▸ Selected passage:
[start]

Among the YOLOv8 series models (YOLOv8n, YOLOv8s, YOLOv8m, YOLOv8l, and YOLOv8x), YOLOv8n was selected as the base model in this study, considering a balance between detection precision and computational resource requirements. The model consists of three components: the backbone, neck, and detection head, as illustrated in Figure 2. The backbone is responsible for feature extraction and is composed of convolutional modules (Conv), the C2f module, and the SPPF module. The C2f module employs a lightweight design to maintain feature representation while alleviating gradient propagation issues, and the SPPF module uses multi-scale pooling to standardize feature map dimensions, supporting detection across different target scales. In the neck, a PANet architecture is adopted, integrating FPN and PAN pathways to achieve effective multi-scale feature aggregation and enhance contextual information interaction. The detection head employs a decoupled design, separating bounding box regression from classification tasks, which improves performance in each subtask.

Training results indicate that the YOLOv8n model has certain limitations for maize tassel detection, as outlined below. First, maize tassels are small targets that can be easily overlooked in complex backgrounds, leading to missed detections for small objects. Second, tassels and leaves exhibit high similarity in morphology and texture, which can cause feature confusion and reduce recognition precision. Third, due to dense planting, tassels often occlude each other, making it difficult to fully capture target information and affecting detection performance. Considering applications with limited computational resources, such as mobile devices, it is necessary to achieve model lightweighting while maintaining detection performance. To address these issues, an improved lightweight object detection model, RALSD-YOLO, was designed based on YOLOv8n. Modifications were applied to the backbone, neck, and detection head, and the network structure is illustrated in Figure 3, with all improved modules highlighted by bold blue borders.

[end]

▸ Record extracts:
[start]

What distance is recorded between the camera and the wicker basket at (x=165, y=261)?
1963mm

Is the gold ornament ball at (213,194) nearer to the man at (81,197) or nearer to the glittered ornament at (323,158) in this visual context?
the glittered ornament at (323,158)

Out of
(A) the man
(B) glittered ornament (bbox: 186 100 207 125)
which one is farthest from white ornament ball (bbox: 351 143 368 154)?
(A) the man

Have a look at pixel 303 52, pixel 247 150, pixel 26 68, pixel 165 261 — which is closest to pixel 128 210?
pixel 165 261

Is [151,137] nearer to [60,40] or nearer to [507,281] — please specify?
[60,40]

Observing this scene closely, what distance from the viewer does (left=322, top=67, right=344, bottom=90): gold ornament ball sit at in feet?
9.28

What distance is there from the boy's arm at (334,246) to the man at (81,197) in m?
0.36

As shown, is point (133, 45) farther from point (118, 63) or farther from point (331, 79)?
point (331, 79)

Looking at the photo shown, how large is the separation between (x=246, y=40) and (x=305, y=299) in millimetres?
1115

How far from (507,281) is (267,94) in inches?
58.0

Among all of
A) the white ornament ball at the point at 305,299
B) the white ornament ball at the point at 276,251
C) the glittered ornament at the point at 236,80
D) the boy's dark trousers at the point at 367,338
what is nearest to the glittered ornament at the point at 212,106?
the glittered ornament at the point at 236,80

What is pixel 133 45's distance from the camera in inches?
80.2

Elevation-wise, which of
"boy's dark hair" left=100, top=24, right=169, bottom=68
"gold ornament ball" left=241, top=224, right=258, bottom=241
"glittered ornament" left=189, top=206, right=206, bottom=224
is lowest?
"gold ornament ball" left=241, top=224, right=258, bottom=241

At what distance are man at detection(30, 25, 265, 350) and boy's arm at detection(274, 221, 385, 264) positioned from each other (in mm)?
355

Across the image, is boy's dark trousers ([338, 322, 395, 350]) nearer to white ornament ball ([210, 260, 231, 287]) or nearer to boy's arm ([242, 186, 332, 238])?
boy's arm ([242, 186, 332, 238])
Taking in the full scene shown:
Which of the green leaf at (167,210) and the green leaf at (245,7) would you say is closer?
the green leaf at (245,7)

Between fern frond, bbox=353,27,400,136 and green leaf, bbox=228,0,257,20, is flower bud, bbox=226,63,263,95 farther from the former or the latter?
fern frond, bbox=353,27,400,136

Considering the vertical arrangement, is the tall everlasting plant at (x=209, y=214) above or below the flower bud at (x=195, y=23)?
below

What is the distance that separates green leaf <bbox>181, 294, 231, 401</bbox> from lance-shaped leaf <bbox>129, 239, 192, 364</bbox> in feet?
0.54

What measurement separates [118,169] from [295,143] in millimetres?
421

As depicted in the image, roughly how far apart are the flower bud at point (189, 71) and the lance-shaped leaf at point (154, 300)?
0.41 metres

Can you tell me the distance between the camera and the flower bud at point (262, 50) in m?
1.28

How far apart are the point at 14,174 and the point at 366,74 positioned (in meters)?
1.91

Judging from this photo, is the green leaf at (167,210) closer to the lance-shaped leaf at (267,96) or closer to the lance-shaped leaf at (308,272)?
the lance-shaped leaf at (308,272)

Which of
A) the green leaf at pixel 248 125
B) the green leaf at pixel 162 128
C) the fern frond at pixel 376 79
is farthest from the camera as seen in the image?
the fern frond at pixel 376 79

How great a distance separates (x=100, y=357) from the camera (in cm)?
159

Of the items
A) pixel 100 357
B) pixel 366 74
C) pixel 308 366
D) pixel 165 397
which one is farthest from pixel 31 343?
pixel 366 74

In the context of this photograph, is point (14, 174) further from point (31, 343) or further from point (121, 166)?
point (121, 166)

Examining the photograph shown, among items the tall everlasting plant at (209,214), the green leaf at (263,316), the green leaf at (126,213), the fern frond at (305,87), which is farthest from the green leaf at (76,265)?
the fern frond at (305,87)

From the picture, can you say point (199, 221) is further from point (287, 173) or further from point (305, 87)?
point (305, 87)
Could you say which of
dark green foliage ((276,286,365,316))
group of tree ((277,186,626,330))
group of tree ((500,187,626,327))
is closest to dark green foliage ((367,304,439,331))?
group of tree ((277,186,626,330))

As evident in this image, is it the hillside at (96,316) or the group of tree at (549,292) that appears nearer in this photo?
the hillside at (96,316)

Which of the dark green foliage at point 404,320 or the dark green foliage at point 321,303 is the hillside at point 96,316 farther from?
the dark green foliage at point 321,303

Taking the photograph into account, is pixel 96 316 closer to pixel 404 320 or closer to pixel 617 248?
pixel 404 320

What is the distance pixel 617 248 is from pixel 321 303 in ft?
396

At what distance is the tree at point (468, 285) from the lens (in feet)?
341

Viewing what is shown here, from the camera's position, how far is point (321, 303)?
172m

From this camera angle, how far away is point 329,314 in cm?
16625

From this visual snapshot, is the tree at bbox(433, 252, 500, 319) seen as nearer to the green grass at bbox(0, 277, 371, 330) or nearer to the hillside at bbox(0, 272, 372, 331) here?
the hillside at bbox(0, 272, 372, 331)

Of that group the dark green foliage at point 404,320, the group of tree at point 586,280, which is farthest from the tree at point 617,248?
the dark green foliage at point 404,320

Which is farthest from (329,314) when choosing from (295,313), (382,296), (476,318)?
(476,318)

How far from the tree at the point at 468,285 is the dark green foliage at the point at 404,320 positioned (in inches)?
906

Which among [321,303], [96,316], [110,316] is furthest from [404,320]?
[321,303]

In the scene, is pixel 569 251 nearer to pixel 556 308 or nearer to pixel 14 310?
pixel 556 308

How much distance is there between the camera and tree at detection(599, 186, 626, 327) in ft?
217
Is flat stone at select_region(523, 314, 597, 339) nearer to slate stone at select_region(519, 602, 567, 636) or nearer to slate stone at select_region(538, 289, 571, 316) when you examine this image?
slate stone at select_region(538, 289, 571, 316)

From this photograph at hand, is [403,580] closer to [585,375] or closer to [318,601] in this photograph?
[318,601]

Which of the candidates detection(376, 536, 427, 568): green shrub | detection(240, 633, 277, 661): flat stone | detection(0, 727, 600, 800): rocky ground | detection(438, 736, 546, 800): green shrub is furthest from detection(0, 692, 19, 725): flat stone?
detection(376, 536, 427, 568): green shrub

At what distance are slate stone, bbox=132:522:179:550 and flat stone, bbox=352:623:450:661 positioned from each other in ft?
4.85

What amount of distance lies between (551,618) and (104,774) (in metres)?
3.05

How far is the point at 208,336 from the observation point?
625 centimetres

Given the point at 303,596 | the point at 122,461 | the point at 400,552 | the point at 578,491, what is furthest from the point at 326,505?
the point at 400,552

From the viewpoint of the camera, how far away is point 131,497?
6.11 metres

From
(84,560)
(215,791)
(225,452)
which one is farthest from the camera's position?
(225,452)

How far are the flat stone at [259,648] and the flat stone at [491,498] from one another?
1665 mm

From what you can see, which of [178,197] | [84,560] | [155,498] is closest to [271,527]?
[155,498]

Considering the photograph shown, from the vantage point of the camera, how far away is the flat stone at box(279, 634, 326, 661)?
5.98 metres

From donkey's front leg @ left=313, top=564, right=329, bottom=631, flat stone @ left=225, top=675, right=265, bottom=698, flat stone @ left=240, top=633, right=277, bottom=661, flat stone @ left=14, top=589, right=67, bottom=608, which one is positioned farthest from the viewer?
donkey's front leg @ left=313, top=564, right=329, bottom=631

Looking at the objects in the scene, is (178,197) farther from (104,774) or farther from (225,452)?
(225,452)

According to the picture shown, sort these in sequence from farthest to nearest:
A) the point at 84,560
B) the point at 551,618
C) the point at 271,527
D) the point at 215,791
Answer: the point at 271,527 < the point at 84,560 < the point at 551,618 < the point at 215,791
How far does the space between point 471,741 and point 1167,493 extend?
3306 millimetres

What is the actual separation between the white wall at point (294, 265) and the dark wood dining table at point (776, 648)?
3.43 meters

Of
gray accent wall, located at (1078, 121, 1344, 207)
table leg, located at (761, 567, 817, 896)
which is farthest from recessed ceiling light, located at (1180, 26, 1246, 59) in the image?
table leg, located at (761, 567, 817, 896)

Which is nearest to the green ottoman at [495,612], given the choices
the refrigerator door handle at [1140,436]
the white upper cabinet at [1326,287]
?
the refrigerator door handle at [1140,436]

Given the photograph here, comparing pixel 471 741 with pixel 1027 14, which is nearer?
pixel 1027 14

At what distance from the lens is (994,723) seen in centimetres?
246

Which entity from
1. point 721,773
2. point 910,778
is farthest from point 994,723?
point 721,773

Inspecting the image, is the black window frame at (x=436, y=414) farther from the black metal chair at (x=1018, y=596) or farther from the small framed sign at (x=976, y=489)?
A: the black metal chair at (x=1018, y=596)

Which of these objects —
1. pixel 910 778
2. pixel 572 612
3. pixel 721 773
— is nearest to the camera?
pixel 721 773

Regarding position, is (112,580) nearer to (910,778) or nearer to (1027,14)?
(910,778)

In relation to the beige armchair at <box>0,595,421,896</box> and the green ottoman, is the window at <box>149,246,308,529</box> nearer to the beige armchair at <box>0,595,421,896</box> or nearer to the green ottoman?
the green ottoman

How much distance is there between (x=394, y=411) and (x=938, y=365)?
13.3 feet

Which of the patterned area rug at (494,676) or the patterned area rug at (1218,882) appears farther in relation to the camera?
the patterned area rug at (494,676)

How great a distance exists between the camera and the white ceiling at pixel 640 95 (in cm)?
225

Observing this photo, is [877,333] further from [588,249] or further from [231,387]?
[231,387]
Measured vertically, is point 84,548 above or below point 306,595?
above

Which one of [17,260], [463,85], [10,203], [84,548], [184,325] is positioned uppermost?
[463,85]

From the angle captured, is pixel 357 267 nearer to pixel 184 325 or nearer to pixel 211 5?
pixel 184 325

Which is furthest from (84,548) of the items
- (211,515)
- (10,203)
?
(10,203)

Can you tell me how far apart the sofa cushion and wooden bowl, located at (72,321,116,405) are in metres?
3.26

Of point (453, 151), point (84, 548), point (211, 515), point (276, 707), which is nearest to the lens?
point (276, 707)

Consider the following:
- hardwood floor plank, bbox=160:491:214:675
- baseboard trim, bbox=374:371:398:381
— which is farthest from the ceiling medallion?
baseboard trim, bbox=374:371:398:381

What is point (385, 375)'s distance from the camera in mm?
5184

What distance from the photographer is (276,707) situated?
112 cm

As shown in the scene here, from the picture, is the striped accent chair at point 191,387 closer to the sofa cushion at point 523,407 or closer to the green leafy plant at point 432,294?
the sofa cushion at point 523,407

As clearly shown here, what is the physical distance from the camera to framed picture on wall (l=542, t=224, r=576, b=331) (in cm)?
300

[end]

▸ Given task: Check each statement below against the passage on the YOLOv8n model above, answering yes or no and quoting the exact words of the passage that decide it. (a) The SPPF module relies on multi-scale pooling. (b) The neck separates bounding box regression from classification. (c) YOLOv8x served as the base model in the study.

▸ Full response:
(a) Yes: "the SPPF module uses multi-scale pooling to standardize feature map dimensions"
(b) No: "The detection head employs a decoupled design, separating bounding box regression from classification tasks"
(c) No: "YOLOv8n was selected as the base model in this study"